▶ **What the exercise asks**: From the line containing "What is the measurement" through the last line of the data, return those lines exactly as written and nothing more.

• • • • •

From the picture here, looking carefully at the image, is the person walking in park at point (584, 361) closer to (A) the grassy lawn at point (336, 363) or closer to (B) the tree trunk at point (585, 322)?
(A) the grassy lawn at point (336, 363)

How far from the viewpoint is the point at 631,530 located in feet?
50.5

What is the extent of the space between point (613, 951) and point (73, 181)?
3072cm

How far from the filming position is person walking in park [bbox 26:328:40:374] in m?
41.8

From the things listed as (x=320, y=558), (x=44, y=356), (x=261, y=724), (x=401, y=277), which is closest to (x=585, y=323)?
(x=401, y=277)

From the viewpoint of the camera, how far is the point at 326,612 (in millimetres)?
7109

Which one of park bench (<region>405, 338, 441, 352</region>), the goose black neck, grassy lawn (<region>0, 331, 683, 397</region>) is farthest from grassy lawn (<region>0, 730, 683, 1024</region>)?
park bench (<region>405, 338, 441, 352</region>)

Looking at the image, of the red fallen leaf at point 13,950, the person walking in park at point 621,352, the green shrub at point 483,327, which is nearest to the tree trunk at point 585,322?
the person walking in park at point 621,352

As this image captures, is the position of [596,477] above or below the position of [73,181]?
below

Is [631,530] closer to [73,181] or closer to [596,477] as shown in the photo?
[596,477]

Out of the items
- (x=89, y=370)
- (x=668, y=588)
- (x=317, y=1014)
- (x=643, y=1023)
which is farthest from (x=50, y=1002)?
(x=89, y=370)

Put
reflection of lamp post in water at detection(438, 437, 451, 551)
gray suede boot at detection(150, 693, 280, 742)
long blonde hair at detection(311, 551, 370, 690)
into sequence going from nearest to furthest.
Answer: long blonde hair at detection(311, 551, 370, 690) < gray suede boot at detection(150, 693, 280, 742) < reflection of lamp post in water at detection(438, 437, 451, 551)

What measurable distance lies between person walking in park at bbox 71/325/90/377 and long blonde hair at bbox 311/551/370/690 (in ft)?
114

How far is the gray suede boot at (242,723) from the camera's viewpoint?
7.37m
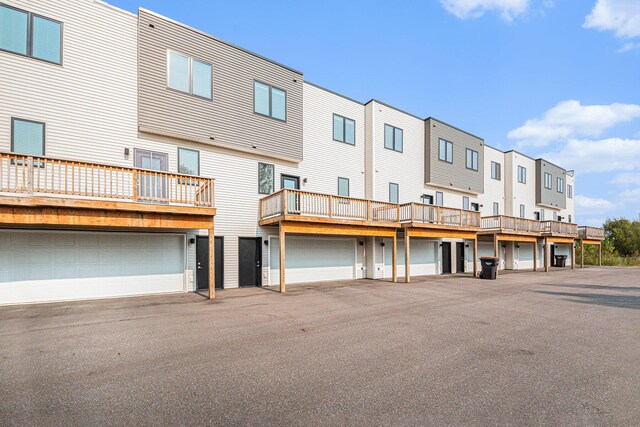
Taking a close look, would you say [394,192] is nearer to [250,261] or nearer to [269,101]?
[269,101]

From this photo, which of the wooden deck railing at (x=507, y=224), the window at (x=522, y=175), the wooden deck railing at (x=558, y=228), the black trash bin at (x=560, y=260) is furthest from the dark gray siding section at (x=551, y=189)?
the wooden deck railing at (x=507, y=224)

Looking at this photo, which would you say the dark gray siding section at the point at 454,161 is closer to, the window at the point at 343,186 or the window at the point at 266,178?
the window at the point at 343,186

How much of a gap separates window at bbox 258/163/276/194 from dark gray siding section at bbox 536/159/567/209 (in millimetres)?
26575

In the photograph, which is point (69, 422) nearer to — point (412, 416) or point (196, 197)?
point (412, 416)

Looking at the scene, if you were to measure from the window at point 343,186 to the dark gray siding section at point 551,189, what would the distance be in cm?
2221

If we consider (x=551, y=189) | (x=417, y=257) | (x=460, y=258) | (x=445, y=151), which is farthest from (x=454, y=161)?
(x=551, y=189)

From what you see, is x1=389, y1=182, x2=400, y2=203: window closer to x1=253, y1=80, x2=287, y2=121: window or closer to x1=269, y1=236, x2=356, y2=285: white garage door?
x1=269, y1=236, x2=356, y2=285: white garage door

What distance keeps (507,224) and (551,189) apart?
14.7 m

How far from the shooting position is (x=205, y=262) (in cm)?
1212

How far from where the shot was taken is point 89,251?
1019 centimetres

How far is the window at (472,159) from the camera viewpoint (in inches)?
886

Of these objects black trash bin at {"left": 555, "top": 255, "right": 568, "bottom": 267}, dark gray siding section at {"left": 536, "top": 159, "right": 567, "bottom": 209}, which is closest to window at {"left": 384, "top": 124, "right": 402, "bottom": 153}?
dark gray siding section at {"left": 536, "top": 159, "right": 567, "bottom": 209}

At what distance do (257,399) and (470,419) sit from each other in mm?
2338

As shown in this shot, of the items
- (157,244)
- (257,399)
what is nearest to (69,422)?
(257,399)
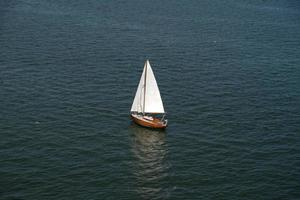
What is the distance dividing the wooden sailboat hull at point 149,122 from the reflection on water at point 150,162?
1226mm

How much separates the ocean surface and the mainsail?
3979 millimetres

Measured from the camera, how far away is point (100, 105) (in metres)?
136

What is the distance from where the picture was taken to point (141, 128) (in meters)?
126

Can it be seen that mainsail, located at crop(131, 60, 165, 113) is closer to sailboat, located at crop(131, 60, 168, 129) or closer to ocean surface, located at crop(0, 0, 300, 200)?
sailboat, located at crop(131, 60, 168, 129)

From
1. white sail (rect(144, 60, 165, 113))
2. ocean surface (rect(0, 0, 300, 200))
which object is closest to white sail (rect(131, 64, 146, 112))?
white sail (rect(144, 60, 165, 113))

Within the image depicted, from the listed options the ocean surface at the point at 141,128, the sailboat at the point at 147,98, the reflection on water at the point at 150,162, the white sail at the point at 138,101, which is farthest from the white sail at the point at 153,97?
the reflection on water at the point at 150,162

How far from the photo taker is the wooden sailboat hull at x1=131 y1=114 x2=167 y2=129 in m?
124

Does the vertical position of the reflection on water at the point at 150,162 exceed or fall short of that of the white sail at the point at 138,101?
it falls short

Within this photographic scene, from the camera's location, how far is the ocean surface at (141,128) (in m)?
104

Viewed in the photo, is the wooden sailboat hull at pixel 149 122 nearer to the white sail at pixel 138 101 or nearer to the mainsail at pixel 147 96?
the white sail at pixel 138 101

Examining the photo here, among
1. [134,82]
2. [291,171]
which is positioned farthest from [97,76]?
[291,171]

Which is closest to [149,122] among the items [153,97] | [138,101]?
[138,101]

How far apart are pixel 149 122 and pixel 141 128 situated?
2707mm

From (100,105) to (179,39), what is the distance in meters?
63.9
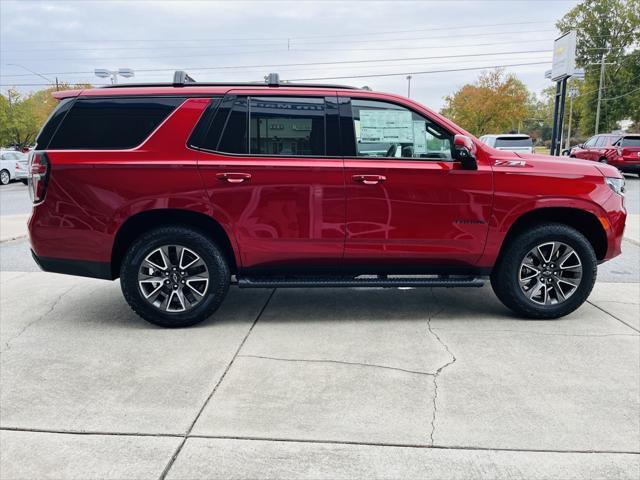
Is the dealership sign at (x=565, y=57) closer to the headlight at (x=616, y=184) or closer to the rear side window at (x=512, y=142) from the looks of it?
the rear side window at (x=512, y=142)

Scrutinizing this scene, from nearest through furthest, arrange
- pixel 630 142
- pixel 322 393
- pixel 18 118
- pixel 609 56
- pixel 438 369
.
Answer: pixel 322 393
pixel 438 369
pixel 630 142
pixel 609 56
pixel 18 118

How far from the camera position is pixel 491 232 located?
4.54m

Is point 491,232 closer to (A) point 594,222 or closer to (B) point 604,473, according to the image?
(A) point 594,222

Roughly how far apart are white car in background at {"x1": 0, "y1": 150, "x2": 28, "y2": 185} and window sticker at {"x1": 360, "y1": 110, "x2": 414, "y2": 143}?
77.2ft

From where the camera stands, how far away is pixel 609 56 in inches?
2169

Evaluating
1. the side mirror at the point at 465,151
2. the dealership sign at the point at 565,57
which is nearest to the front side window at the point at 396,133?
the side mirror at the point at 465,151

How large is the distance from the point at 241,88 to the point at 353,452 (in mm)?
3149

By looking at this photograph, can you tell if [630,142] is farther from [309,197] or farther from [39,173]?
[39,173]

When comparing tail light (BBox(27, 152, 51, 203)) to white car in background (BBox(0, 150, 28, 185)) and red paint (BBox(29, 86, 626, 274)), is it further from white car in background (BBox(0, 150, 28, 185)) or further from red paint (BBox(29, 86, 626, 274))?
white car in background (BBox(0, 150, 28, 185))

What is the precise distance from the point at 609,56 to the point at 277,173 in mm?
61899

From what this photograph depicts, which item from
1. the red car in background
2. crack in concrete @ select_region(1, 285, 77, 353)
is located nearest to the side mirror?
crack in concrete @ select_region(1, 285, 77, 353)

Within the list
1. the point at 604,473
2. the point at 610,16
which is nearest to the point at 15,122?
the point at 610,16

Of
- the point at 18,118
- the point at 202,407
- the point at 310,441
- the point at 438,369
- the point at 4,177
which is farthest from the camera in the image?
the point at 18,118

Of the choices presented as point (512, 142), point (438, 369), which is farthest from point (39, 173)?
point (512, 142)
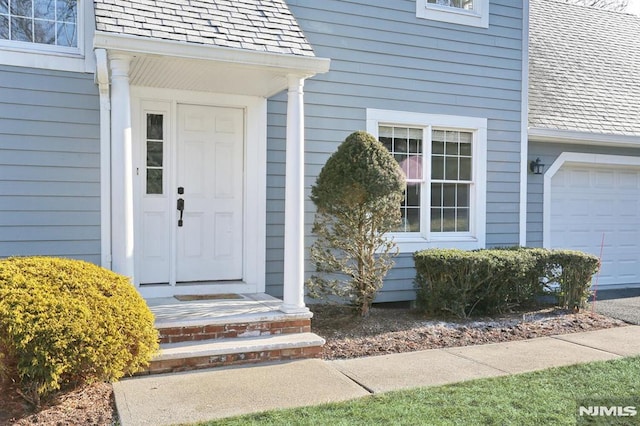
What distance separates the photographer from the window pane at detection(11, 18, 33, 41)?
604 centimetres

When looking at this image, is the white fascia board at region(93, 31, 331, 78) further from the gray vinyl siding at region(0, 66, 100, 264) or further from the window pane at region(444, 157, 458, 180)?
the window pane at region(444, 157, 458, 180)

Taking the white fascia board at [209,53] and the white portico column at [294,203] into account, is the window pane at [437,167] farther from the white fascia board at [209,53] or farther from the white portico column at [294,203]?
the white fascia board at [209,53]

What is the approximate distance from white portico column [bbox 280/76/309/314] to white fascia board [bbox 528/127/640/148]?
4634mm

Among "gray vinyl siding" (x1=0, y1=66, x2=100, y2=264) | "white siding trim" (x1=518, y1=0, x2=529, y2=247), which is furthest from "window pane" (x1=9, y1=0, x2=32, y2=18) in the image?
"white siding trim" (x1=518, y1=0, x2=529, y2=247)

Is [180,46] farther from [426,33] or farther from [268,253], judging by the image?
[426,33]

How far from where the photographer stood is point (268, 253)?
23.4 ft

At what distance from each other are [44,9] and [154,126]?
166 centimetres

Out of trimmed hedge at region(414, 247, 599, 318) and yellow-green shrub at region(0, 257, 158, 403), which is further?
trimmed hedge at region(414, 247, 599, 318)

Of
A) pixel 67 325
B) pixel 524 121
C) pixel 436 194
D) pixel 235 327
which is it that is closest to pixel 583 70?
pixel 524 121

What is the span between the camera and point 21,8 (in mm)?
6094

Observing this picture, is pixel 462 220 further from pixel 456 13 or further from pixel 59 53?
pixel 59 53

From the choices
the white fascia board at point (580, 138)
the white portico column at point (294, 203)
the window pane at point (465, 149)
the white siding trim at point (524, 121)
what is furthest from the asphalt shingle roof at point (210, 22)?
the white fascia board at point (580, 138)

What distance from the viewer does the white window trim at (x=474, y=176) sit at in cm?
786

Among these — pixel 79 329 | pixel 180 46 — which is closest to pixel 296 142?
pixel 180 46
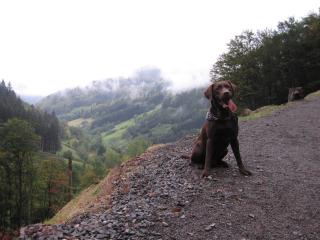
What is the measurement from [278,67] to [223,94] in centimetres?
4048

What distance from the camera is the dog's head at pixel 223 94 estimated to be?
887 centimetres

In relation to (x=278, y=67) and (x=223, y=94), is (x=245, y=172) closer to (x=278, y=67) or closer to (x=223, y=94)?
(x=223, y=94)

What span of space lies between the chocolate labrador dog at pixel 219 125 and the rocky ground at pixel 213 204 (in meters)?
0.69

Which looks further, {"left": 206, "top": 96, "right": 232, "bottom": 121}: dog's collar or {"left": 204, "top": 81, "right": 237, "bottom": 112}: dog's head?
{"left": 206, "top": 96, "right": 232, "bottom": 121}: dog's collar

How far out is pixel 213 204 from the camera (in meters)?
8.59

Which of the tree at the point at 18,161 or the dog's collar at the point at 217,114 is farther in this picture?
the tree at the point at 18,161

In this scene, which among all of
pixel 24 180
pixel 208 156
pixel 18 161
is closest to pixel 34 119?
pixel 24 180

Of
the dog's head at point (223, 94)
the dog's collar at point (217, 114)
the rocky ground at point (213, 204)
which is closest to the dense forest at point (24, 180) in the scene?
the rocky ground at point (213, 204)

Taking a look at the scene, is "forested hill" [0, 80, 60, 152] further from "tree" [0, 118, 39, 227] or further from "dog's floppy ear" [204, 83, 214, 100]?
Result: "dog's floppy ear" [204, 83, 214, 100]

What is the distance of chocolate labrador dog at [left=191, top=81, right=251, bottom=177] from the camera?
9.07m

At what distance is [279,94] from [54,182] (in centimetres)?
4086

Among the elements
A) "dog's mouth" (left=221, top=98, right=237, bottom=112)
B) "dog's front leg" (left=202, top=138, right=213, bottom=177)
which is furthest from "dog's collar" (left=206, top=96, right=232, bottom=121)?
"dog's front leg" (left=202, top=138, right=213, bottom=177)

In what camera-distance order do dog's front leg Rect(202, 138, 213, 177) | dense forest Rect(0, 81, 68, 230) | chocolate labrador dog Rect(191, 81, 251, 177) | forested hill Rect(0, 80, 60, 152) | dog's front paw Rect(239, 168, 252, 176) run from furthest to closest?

• • • • •

▶ **Response for this exercise**:
What is the measurement from [278,67] to [223,94] in centimetres?
4048

What distance from the camera is the dog's head at pixel 223 94 estimated to be?
887 centimetres

In relation to (x=278, y=67) and (x=223, y=94), is (x=245, y=172) closer to (x=278, y=67) or closer to (x=223, y=94)?
(x=223, y=94)

What span of space lies between the chocolate labrador dog at pixel 219 125 and the rocky ground at pixel 213 204 (in meters)?
0.69

Which looks further, {"left": 206, "top": 96, "right": 232, "bottom": 121}: dog's collar or {"left": 204, "top": 81, "right": 237, "bottom": 112}: dog's head?
{"left": 206, "top": 96, "right": 232, "bottom": 121}: dog's collar

How far out is pixel 213 204 from the camera (in meters)?
8.59

Which of the tree at the point at 18,161 or the dog's collar at the point at 217,114 is farther in this picture?
the tree at the point at 18,161

In this scene, which among all of
pixel 24 180
pixel 208 156
pixel 18 161
is closest to pixel 34 119?
pixel 24 180

Of
the dog's head at point (223, 94)
the dog's collar at point (217, 114)
the rocky ground at point (213, 204)
which is closest to the dense forest at point (24, 180) in the scene?
the rocky ground at point (213, 204)

Taking a look at the scene, is "forested hill" [0, 80, 60, 152] further from "tree" [0, 118, 39, 227] or further from "dog's floppy ear" [204, 83, 214, 100]?
Result: "dog's floppy ear" [204, 83, 214, 100]

What is the distance of chocolate labrador dog at [left=191, top=81, right=251, bottom=177] from the camera?
9.07m

At what distance is [279,94] from [54,182] (in centimetres)?
4086

Among the elements
A) "dog's mouth" (left=221, top=98, right=237, bottom=112)
B) "dog's front leg" (left=202, top=138, right=213, bottom=177)
which is furthest from "dog's collar" (left=206, top=96, right=232, bottom=121)?
"dog's front leg" (left=202, top=138, right=213, bottom=177)

In what camera-distance order do dog's front leg Rect(202, 138, 213, 177) | dense forest Rect(0, 81, 68, 230) | chocolate labrador dog Rect(191, 81, 251, 177) | forested hill Rect(0, 80, 60, 152) | dog's front paw Rect(239, 168, 252, 176) run from furthest to closest?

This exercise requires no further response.